_Supplied records_.

^^^^

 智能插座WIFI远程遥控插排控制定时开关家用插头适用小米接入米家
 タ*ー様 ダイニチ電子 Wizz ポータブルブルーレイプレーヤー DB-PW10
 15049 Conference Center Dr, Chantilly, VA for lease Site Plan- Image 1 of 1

^^^^

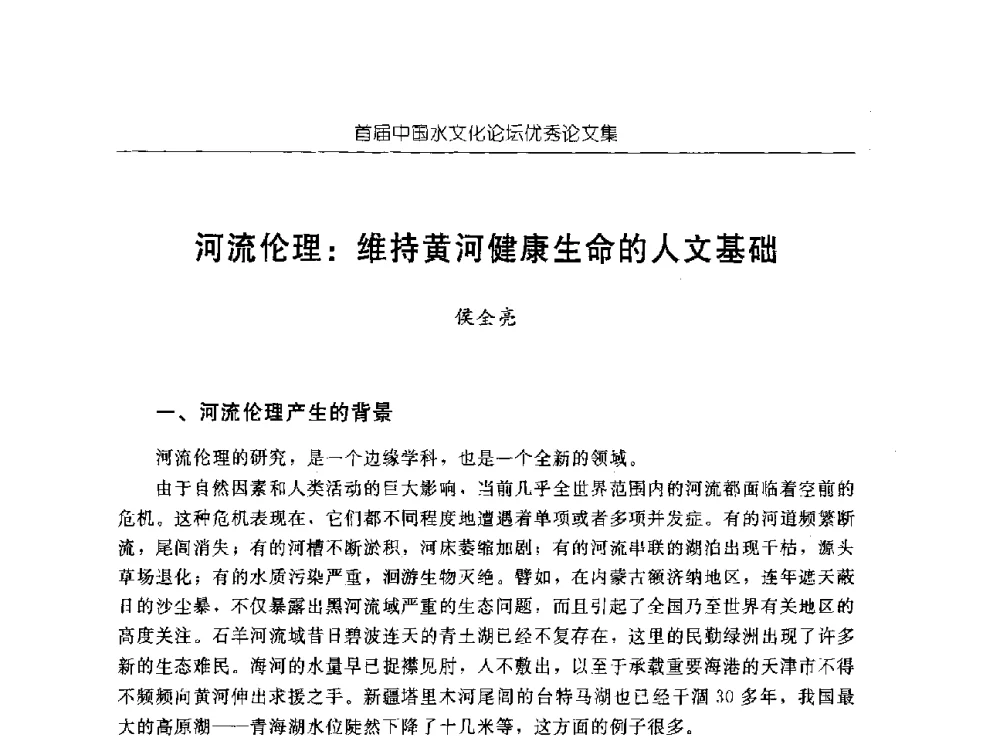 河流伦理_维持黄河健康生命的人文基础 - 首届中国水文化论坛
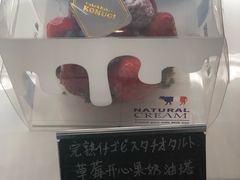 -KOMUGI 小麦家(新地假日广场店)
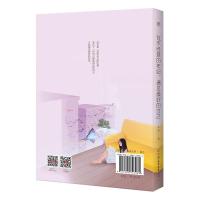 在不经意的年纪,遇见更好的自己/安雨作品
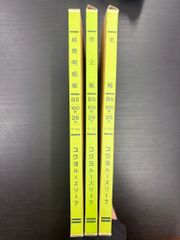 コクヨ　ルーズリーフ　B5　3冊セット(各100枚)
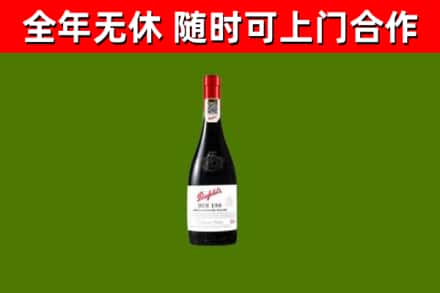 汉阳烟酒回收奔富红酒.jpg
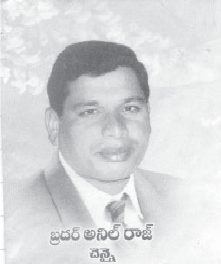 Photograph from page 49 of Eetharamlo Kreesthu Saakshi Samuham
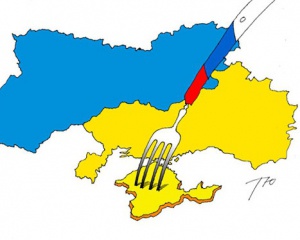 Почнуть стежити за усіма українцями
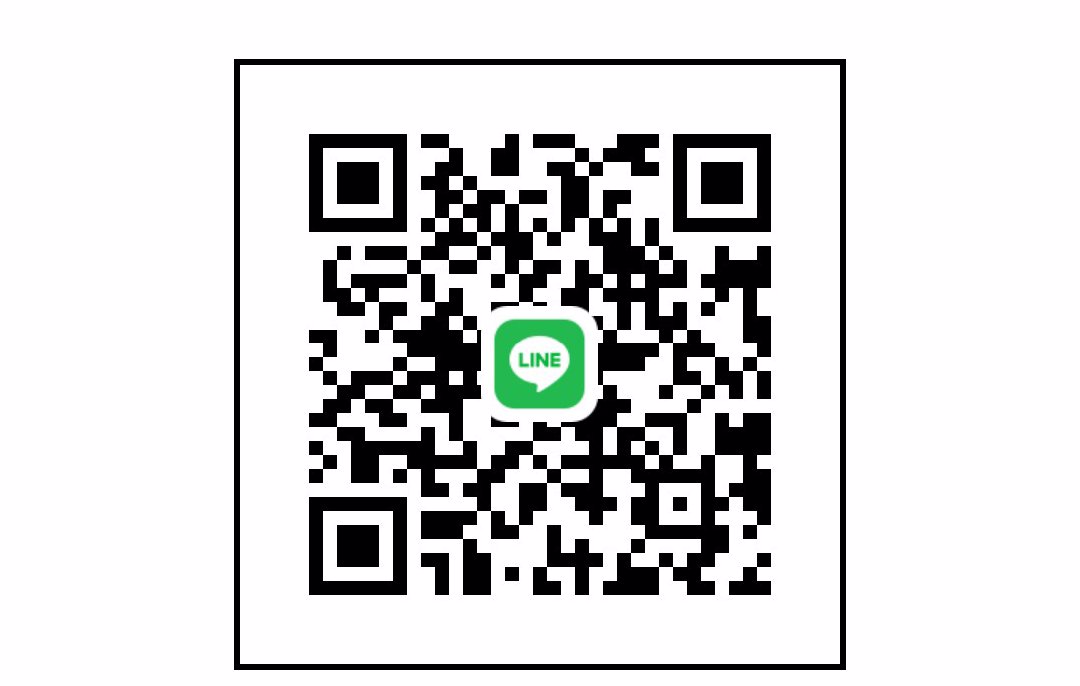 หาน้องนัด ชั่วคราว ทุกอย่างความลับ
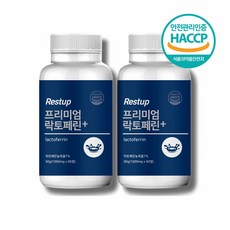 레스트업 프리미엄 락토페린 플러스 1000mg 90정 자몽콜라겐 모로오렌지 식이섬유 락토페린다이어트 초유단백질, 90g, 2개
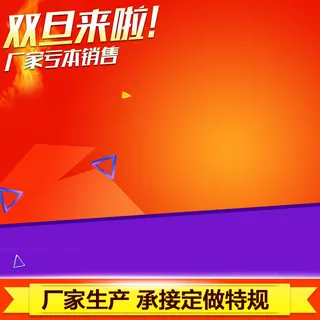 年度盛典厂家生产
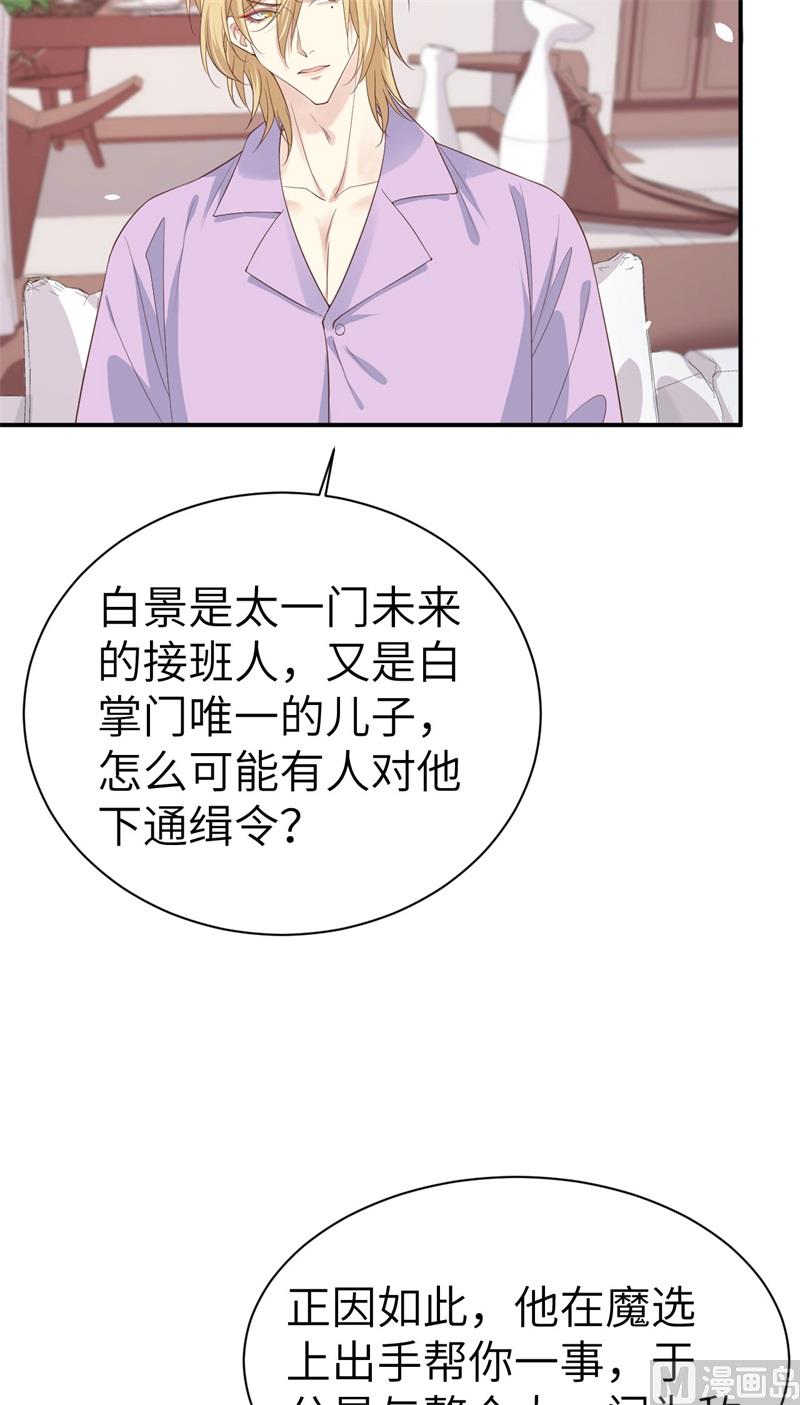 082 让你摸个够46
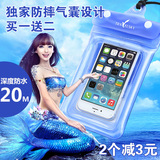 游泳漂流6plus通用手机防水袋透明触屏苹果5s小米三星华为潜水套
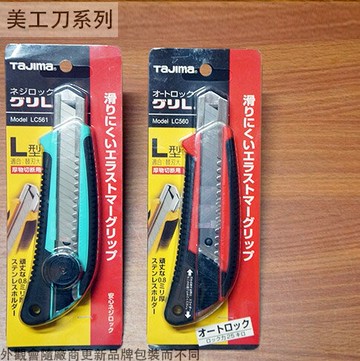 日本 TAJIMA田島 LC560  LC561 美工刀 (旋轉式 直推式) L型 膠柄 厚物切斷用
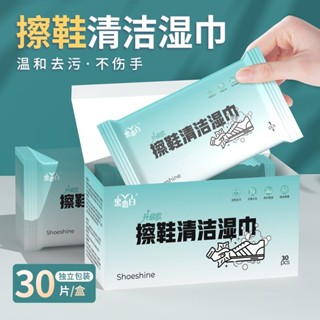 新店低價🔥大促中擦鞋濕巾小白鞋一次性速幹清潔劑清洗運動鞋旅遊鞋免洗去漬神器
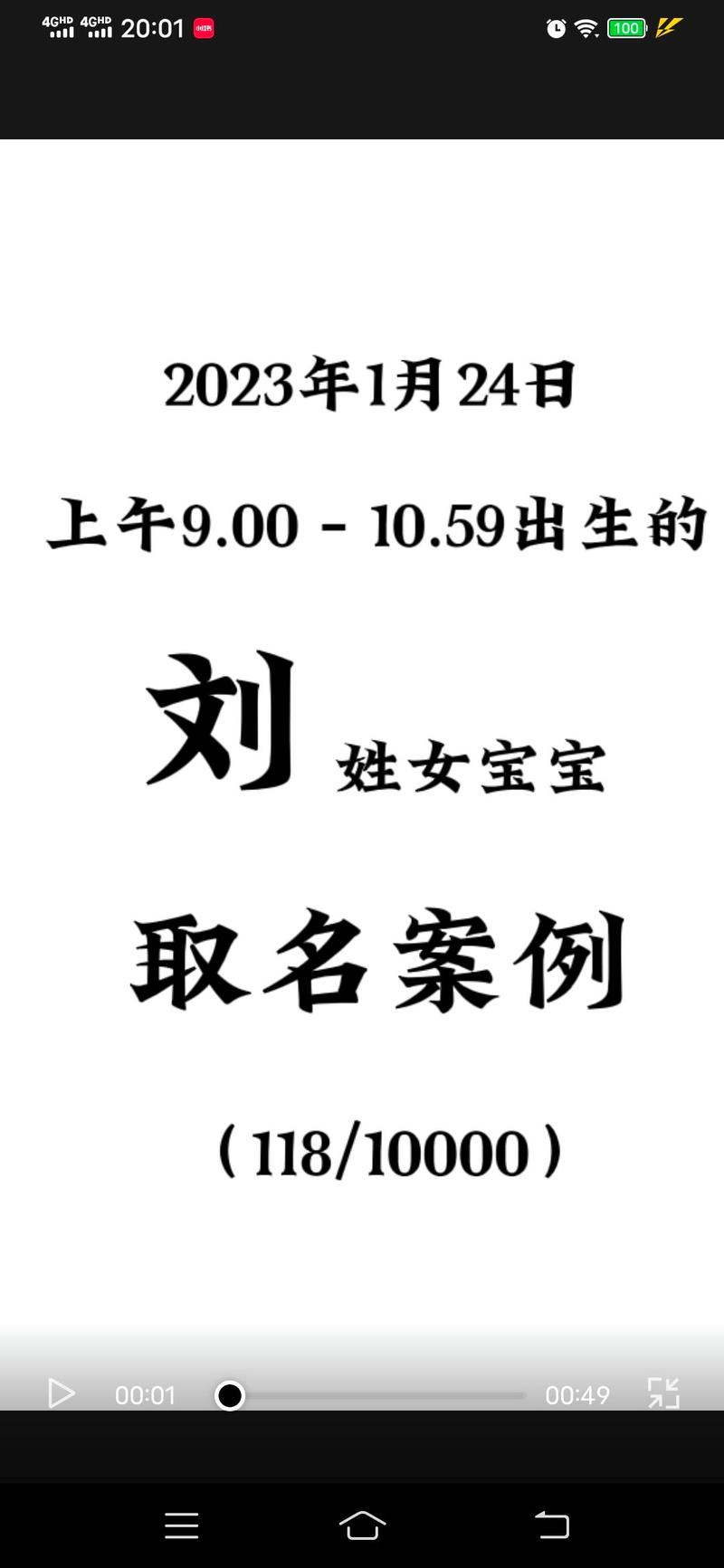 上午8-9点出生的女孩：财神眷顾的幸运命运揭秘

^^^^

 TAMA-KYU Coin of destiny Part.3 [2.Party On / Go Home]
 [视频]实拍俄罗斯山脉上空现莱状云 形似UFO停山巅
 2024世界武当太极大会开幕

^^^^

Quote the listing from the line with "智能插座WIFI远程遥控插排控制定时开关家用插头适用小米接入米家" up to and including the line with "15049 Conference Center", copying each line word for word.

_Answer section_.
 智能插座WIFI远程遥控插排控制定时开关家用插头适用小米接入米家
 タ*ー様 ダイニチ電子 Wizz ポータブルブルーレイプレーヤー DB-PW10
 15049 Conference Center Dr, Chantilly, VA for lease Site Plan- Image 1 of 1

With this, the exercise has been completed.